What is being asked. Every line of the material that follows must be printed again exactly.

Data shown.
-*-*-
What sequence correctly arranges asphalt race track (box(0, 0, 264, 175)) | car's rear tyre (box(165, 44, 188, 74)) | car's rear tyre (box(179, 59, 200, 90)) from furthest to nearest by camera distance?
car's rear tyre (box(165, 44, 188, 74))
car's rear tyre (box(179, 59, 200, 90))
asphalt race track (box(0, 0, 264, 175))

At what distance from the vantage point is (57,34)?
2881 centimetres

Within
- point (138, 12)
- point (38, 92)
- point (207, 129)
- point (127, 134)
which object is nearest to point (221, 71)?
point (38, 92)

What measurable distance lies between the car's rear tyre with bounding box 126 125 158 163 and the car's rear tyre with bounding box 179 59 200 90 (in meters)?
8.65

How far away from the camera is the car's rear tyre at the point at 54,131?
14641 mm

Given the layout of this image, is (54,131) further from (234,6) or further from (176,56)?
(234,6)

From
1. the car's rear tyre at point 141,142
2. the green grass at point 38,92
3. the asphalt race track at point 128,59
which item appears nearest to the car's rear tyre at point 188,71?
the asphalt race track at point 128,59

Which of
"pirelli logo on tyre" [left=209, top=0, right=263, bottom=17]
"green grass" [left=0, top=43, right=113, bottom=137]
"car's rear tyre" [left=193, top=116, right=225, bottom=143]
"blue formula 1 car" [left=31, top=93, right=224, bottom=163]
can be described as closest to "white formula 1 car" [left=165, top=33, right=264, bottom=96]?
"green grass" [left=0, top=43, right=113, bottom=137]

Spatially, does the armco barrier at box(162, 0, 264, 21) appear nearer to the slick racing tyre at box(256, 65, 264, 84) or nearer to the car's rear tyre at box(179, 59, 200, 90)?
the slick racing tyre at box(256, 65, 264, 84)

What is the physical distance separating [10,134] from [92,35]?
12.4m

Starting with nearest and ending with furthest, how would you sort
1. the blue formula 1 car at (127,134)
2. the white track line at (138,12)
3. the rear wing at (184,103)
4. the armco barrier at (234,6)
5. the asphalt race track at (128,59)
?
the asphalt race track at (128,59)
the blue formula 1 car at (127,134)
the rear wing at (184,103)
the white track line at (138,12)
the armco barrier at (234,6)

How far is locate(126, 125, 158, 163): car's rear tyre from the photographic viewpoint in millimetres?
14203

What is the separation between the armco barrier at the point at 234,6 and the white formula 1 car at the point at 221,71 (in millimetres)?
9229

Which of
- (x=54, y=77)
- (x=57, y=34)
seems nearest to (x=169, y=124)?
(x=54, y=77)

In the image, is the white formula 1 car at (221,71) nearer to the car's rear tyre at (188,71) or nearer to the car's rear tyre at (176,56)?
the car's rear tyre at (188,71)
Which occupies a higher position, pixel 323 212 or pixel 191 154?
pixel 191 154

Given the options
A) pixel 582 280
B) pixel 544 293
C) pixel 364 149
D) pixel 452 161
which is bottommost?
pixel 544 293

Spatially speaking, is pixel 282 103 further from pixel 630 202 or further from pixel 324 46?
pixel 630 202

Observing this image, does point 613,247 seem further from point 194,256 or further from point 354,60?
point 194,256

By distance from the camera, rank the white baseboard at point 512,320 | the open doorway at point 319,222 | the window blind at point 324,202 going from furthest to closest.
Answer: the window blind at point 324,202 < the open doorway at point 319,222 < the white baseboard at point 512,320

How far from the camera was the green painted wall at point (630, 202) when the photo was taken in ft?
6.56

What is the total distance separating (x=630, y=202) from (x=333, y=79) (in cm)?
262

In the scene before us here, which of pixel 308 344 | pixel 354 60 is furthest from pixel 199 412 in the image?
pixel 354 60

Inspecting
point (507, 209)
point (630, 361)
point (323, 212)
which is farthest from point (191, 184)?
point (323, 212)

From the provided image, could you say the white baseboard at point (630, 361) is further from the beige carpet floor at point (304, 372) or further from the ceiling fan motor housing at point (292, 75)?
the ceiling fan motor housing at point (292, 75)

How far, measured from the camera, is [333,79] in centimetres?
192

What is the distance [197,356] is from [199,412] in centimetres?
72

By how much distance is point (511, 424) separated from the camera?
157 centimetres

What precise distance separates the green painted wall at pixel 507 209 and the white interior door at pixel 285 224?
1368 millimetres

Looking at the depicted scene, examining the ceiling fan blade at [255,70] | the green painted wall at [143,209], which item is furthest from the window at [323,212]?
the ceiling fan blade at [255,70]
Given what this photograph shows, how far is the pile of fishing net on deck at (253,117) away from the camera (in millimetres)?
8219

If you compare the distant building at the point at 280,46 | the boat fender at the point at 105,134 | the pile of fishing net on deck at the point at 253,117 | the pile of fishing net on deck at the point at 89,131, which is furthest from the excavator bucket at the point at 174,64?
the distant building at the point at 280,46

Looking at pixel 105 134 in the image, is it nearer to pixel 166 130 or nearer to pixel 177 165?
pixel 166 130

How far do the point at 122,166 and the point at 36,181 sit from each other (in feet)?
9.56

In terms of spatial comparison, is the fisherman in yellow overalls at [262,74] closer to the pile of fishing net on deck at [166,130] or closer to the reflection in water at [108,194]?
-*-*-
Answer in full.
What sequence correctly arranges asphalt race track (box(0, 0, 264, 175)) | car's rear tyre (box(165, 44, 188, 74)) | car's rear tyre (box(179, 59, 200, 90)) from furthest to nearest by camera distance?
car's rear tyre (box(165, 44, 188, 74))
car's rear tyre (box(179, 59, 200, 90))
asphalt race track (box(0, 0, 264, 175))

At what distance from the vantage point is (57,34)?
2881 centimetres

Within
- point (138, 12)
- point (38, 92)
- point (207, 129)
- point (127, 134)
which object is nearest to point (221, 71)?
point (38, 92)

What measurable distance lies between the car's rear tyre with bounding box 126 125 158 163 and the car's rear tyre with bounding box 179 59 200 90 (in meters)?
8.65

How far away from the camera is the car's rear tyre at the point at 54,131?
14641 mm

Given the layout of this image, is (54,131) further from (234,6) or further from (176,56)?
(234,6)

From
1. the car's rear tyre at point 141,142
2. the green grass at point 38,92
3. the asphalt race track at point 128,59
which item appears nearest to the car's rear tyre at point 188,71?
the asphalt race track at point 128,59

Which of
"pirelli logo on tyre" [left=209, top=0, right=263, bottom=17]
"green grass" [left=0, top=43, right=113, bottom=137]
"car's rear tyre" [left=193, top=116, right=225, bottom=143]
"blue formula 1 car" [left=31, top=93, right=224, bottom=163]
can be described as closest to "white formula 1 car" [left=165, top=33, right=264, bottom=96]?
"green grass" [left=0, top=43, right=113, bottom=137]

Spatially, does the armco barrier at box(162, 0, 264, 21) appear nearer to the slick racing tyre at box(256, 65, 264, 84) or nearer to the car's rear tyre at box(179, 59, 200, 90)?
the slick racing tyre at box(256, 65, 264, 84)

What is the physical distance separating [10,134] from [92,35]?
12.4m

Starting with nearest and ending with furthest, how would you sort
1. the blue formula 1 car at (127,134)
2. the white track line at (138,12)
3. the rear wing at (184,103)
4. the armco barrier at (234,6)
5. the asphalt race track at (128,59)
?
the asphalt race track at (128,59)
the blue formula 1 car at (127,134)
the rear wing at (184,103)
the white track line at (138,12)
the armco barrier at (234,6)

How far is locate(126, 125, 158, 163): car's rear tyre from the photographic viewpoint in millimetres?
14203

What is the separation between the armco barrier at the point at 234,6 and the white formula 1 car at the point at 221,71 (in millimetres)?
9229

Which of
- (x=54, y=77)
- (x=57, y=34)
seems nearest to (x=169, y=124)?
(x=54, y=77)

In the image, is the white formula 1 car at (221,71) nearer to the car's rear tyre at (188,71) or nearer to the car's rear tyre at (176,56)?
the car's rear tyre at (188,71)
Which occupies a higher position, pixel 323 212 or pixel 191 154?
pixel 191 154

Given the options
A) pixel 582 280
B) pixel 544 293
C) pixel 364 149
D) pixel 452 161
which is bottommost?
pixel 544 293

Spatially speaking, is pixel 282 103 further from pixel 630 202 or further from pixel 324 46?
pixel 630 202

Observing this image, does point 613,247 seem further from point 194,256 or further from point 354,60?
point 194,256

By distance from the camera, rank the white baseboard at point 512,320 | the open doorway at point 319,222 | the window blind at point 324,202 going from furthest to closest.
Answer: the window blind at point 324,202 < the open doorway at point 319,222 < the white baseboard at point 512,320

How far from the camera was the green painted wall at point (630, 202) when the photo was taken in ft?
6.56

What is the total distance separating (x=630, y=202) from (x=333, y=79) (in cm)?
262

In the scene before us here, which of pixel 308 344 | pixel 354 60 is furthest from pixel 199 412 in the image?
pixel 354 60

Inspecting
point (507, 209)
point (630, 361)
point (323, 212)
which is farthest from point (191, 184)?
point (323, 212)

From the provided image, could you say the white baseboard at point (630, 361) is further from the beige carpet floor at point (304, 372) or further from the ceiling fan motor housing at point (292, 75)?
the ceiling fan motor housing at point (292, 75)

How far, measured from the camera, is [333,79] in centimetres?
192

What is the distance [197,356] is from [199,412] in centimetres?
72

By how much distance is point (511, 424) separated from the camera?
157 centimetres

What precise distance separates the green painted wall at pixel 507 209 and the white interior door at pixel 285 224?
1368 millimetres

Looking at the depicted scene, examining the ceiling fan blade at [255,70] | the green painted wall at [143,209], which item is furthest from the window at [323,212]?
the ceiling fan blade at [255,70]
Given what this photograph shows, how far is the pile of fishing net on deck at (253,117) away from the camera (in millimetres)?
8219

If you compare the distant building at the point at 280,46 | the boat fender at the point at 105,134 | the pile of fishing net on deck at the point at 253,117 | the pile of fishing net on deck at the point at 89,131, which is furthest from the excavator bucket at the point at 174,64?
the distant building at the point at 280,46

Looking at pixel 105 134 in the image, is it nearer to pixel 166 130 or nearer to pixel 177 165?
pixel 166 130

How far do the point at 122,166 and the point at 36,181 sit from each other (in feet)?
9.56

In terms of spatial comparison, is the fisherman in yellow overalls at [262,74] closer to the pile of fishing net on deck at [166,130] or closer to the reflection in water at [108,194]?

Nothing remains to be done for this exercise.